==== Textauszug ====

Auch SPÖ grundsätzlich offen für Verbot des Politische Islam

31.08.2026 • 13:16 Uhr
Auch SPÖ grundsätzlich offen für Verbot des Politische Islam

Nach den NEOS zeigt sich auch die SPÖ grundsätzlich offen für ein von der ÖVP aufgebrachtes Verbot des Politischen Islam. Ein Rechtsstaat, eine Demokratie müsse sich wehren, “wenn eine Religion dazu missbraucht wird, diesen Rechtsstaat und diese Demokratie anzugreifen”, sagte SPÖ-Staatssekretär Jörg Leichtfried (SPÖ) am Montag im “Ö1”-Mittagsjournal. Vorschläge des Koalitionspartners werde man gerne diskutieren “und dann gemeinsam etwas in diese Richtung auch beschließen”.

Bereits am Vortag hatten auch die NEOS Diskussionsbereitschaft signalisiert. “Wir sind für alles offen, das Österreich sicherer macht”, hieß es in einer Aussendung. Allerdings wurde von NEOS-Klubobmann Yannick Shetty auch darauf verwiesen, dass ein Verbot eine klare rechtliche Definition voraussetzen würde, “die juristisch halten muss”. Man sei gespannt auf “einen legistisch umsetzbaren Vorschlag”, meinte Shetty.

====

## Aufgabenstellung
Schreiben Sie den obigen Artikel über die Offenheit von SPÖ und NEOS für ein Verbot des Politischen Islam im Anschluss an seinen letzten Satz weiter.

==== Bereitgestelltes Material ====

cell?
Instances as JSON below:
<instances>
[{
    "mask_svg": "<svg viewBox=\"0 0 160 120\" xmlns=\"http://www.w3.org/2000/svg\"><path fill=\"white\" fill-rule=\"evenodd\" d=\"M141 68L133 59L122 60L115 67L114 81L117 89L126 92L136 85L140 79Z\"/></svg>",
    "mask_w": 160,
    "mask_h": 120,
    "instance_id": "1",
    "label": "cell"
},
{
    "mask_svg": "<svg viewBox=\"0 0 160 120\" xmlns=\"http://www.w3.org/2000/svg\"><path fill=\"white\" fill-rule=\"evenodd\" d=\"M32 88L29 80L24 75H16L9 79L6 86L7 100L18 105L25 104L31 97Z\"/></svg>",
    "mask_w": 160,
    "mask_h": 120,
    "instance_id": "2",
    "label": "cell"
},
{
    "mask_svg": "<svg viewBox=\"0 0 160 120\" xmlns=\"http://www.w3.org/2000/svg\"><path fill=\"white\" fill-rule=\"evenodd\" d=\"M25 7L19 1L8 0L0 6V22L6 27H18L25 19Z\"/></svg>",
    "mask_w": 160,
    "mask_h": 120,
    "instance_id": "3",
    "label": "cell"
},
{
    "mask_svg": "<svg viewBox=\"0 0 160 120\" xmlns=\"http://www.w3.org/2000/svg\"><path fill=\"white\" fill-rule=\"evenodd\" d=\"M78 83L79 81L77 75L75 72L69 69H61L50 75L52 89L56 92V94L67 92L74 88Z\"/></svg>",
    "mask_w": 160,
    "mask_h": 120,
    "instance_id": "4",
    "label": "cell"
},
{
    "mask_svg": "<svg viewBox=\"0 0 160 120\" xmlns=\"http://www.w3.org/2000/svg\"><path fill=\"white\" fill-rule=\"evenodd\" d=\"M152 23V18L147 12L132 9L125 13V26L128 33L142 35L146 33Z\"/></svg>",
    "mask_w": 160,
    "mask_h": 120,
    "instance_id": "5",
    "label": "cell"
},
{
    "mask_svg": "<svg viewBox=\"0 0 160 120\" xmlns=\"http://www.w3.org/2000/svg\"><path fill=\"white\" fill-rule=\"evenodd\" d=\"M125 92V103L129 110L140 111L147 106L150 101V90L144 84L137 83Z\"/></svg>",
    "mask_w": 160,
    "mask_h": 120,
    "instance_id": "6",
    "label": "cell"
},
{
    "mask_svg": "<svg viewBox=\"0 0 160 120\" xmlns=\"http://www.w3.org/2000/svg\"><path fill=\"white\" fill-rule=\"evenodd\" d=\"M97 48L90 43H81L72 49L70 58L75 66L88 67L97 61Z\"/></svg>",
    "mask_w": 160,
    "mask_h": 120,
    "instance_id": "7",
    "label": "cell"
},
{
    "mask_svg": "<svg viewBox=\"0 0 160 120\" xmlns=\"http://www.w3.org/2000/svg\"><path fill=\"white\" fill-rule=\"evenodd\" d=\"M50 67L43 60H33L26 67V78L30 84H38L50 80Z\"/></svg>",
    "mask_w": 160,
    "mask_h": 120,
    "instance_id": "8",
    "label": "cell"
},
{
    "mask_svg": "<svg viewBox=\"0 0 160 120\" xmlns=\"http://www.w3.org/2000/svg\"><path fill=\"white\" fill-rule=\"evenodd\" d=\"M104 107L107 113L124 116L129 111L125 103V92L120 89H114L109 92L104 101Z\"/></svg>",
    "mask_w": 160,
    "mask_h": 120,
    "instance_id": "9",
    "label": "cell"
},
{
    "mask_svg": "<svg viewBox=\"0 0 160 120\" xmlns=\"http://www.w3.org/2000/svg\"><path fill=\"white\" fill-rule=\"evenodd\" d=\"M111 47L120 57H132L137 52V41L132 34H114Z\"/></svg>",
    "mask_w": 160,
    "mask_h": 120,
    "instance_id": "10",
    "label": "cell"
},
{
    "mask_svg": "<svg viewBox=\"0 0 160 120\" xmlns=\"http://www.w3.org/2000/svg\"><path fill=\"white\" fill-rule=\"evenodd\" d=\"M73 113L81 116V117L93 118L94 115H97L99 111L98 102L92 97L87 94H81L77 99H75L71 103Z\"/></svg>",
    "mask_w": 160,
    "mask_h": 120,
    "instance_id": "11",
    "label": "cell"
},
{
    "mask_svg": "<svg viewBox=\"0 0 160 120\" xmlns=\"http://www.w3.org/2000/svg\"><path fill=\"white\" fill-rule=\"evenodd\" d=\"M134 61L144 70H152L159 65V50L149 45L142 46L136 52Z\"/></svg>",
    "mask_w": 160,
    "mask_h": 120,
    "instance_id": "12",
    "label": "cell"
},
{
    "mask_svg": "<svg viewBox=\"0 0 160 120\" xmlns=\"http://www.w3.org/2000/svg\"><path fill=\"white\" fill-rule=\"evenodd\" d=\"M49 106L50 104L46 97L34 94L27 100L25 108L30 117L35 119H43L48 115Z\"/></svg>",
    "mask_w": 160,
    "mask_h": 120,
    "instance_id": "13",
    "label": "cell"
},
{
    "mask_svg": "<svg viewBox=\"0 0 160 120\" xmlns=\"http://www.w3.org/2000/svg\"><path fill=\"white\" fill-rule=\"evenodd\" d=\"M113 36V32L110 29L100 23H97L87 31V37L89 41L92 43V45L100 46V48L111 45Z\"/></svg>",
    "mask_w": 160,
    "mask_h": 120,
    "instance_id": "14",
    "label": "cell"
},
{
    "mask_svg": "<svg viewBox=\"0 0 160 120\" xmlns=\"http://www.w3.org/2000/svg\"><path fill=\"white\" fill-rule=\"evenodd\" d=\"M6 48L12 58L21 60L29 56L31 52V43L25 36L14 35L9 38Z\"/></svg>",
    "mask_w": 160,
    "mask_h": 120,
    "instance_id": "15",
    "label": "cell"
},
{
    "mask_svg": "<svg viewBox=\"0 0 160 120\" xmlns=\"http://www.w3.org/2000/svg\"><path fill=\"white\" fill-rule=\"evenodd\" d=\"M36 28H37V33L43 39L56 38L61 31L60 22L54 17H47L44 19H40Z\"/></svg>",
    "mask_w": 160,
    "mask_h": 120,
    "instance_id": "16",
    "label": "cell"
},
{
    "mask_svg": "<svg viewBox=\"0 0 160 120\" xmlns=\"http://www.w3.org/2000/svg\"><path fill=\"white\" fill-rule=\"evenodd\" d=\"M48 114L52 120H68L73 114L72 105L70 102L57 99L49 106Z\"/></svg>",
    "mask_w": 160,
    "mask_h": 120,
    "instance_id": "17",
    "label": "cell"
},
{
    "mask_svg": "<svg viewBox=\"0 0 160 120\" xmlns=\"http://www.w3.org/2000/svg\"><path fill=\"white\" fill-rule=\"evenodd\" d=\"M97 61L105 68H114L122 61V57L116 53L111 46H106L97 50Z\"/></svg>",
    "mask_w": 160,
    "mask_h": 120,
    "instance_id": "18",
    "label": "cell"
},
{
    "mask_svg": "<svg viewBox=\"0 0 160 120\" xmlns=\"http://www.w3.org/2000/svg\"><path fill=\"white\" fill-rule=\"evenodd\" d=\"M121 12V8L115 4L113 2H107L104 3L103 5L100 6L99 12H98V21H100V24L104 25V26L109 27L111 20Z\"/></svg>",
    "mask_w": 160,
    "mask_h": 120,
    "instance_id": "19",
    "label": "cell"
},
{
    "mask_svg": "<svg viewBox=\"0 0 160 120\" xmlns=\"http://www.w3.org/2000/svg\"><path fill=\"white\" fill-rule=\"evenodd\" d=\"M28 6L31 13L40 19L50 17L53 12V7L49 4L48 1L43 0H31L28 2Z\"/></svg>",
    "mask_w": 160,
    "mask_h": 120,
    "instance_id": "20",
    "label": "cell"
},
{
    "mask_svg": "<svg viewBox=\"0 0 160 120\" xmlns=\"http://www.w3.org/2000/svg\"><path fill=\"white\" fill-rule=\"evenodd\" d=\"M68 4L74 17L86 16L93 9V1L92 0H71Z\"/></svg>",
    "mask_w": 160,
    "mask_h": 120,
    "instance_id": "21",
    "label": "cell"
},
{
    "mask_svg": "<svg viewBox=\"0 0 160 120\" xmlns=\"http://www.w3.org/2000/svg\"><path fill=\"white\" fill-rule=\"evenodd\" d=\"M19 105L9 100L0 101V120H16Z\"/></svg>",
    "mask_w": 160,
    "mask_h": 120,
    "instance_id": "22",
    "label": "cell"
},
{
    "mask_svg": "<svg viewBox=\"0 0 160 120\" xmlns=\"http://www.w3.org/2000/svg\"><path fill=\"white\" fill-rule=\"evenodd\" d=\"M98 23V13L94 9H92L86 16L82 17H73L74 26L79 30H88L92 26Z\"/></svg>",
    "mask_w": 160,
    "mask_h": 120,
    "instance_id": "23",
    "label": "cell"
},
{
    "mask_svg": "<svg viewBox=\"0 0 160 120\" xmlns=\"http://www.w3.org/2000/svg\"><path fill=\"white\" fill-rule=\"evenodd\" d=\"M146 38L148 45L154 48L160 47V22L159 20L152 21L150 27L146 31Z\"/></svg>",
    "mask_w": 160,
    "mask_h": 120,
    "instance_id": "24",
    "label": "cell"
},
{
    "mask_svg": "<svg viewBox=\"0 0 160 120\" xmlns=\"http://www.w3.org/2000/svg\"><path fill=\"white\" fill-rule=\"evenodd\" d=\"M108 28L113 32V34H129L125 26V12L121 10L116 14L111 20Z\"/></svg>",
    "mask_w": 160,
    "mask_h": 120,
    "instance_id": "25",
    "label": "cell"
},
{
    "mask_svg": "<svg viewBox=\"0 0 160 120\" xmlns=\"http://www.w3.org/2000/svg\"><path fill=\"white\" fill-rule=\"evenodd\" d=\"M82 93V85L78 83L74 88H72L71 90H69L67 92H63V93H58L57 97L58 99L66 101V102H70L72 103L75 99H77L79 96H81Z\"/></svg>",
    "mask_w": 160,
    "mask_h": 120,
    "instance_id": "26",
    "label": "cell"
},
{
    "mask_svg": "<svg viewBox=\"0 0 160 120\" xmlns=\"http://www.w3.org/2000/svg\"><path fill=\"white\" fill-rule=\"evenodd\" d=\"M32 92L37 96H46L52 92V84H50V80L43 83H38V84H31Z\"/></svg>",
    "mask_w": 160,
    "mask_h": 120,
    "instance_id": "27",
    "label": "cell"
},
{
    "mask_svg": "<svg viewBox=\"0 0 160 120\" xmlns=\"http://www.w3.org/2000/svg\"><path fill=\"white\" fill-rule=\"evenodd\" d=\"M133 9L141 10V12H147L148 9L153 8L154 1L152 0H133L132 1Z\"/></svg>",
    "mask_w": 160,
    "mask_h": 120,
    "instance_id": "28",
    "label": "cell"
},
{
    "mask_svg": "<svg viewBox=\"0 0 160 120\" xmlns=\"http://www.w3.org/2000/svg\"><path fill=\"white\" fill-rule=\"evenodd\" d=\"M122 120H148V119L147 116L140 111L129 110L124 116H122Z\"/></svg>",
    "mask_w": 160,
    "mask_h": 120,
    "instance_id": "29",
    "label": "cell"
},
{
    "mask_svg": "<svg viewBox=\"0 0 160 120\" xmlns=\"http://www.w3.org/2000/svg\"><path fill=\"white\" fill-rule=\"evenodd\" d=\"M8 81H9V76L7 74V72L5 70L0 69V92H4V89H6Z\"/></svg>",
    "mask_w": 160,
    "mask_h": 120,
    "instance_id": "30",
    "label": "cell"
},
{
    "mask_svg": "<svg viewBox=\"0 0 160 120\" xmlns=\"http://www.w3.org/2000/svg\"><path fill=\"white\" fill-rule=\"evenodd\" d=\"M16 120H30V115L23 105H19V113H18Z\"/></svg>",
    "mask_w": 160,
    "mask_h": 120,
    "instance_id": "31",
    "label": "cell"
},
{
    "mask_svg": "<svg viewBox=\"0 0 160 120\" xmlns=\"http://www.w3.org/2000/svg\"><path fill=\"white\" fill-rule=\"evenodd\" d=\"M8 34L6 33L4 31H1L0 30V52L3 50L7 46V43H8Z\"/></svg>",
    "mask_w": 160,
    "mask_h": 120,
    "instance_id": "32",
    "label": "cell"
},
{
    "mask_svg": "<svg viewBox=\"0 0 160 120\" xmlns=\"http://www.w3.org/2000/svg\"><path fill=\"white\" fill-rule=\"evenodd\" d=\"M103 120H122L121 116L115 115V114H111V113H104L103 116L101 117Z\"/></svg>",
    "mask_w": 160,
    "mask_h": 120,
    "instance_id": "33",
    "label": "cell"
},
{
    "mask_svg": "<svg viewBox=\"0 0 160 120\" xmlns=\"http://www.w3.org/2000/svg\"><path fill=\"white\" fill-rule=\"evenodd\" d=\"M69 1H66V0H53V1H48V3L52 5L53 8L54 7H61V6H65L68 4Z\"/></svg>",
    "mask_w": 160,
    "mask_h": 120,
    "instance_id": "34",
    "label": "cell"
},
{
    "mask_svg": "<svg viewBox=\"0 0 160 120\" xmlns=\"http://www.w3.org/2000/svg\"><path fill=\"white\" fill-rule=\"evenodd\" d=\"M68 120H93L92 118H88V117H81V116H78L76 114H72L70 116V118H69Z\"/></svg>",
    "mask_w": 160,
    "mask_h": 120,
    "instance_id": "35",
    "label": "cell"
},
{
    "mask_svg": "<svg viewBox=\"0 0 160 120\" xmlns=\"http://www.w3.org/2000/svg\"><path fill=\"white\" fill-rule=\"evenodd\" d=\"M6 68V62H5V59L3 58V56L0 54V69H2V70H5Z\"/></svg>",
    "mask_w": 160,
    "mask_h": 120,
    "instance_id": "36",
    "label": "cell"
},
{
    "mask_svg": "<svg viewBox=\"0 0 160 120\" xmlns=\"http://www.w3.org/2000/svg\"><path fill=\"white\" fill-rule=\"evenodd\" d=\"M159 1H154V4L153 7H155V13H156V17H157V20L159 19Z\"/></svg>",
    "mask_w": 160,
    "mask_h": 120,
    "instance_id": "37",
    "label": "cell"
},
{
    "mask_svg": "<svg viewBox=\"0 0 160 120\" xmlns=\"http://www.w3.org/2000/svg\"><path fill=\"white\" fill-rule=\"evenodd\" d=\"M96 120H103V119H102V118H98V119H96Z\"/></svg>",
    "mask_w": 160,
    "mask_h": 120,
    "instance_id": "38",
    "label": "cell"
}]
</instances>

====

## Ergebnis der Aufgabe
Verfassungsrechtler skeptisch

Gerade darin sieht auch der Verfassungsrechtler Peter Bußjäger die Schwierigkeit, denn eine klare Definition des Begriffs Politischer Islam gebe es nicht. “Grundsätzlich stelle ich es mir schwierig vor, dieses diffuse Problem in eine Formulierung zu bringen, die rechtlich vollziehbar ist”, meinte Bußjäger gegenüber “Ö1”. Außerdem gebe es bereits Gesetze, die demokratiefeindliche Aktivitäten verbieten, weshalb man sich die Frage stellen müsse, welchen zusätzlichen Gewinn man durch ein derartiges Verbot erzielen würde, gab der Experte von der Universität Innsbruck zu Bedenken.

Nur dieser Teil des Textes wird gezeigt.